Ce que ces artistes éprouvaient sans être capables de le traduire, Carpaccio allait bientôt l’exprimer, et l’on aime à penser qu’il fut leur émule avant de les dépasser.

On a cru parfois pouvoir affirmer davantage. Dans un coin retiré de V’enise, au bord d’un rio silencieux, s’élève Sainle Alvise, pauvre église abandonnée comme un sanctuaire de village. Une grande machine de Tiépolo y rappelle presque seule les splendeurs de la ville. Sur le mur d’entrée sont accrochés huit panneaux de bois sans cadre. L’histoire de Joseph, la visite que fit à Salonion la reine de Saba, Job et ses amis, et Rebecca à la fontaine y sont représentés par des Vénitiens au pourpoint rouge, aux ceintures de cuir ouvragé, parmi des palais de style classique. De riches paysages se développent, bois ombreux, montagnes, lacs où voguent des cygnes, tout cela dit avec une hardiesse qui ne se déconcerte pas d’être maladroite, comme le jeu d’un esprit souple mal servi par une main inexperte.
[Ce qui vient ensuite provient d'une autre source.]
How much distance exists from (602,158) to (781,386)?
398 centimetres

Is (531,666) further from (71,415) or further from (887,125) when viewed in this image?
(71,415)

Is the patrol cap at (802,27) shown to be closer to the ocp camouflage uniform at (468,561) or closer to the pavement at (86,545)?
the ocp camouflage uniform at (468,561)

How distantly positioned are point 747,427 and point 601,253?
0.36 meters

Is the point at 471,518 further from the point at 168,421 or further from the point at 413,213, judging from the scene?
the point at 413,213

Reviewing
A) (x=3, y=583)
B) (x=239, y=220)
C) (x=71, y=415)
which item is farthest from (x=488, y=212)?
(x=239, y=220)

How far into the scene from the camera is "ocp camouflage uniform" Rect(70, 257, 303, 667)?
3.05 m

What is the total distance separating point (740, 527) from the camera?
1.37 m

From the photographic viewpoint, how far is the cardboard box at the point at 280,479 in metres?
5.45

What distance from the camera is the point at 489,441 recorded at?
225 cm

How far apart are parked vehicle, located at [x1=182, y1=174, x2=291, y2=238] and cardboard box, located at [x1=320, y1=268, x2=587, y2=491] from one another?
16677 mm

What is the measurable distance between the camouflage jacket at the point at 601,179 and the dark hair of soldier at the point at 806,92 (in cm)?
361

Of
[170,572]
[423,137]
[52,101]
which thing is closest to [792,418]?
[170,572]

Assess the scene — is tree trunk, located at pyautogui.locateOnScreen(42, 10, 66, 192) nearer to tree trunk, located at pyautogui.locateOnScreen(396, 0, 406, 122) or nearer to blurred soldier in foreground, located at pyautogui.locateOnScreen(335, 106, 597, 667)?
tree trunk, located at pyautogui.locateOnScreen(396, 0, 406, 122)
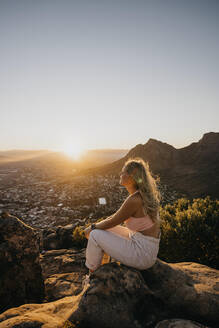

Sur chacun de ces panneaux s’étale la signature Carpathius et vraiment il serait charmant de penser que ce furent là les premiers amusements de Carpaccio.

Ruskin s’est laissé séduire par celle idée et M. Maurice Barrès s’est livré dans cet oratoire presque ignoré à l’une de ses précieuses méditations. Pourtant, bien que l’esprit y soit incliné, l’authenticité de ces essais n’est pas hors de discussion.

La multiplicité même des signatures reste suspecte et M. Pompeo Molmenti, qui avait d’abord été entrainé, s’est ravisé par la suite.

Sainte Alvise se présente donc à nos yeux comme une de ces traditions dont on ne saurait affirmer l’inanité, mais qui sont trop aimables pour être rejetées résolument.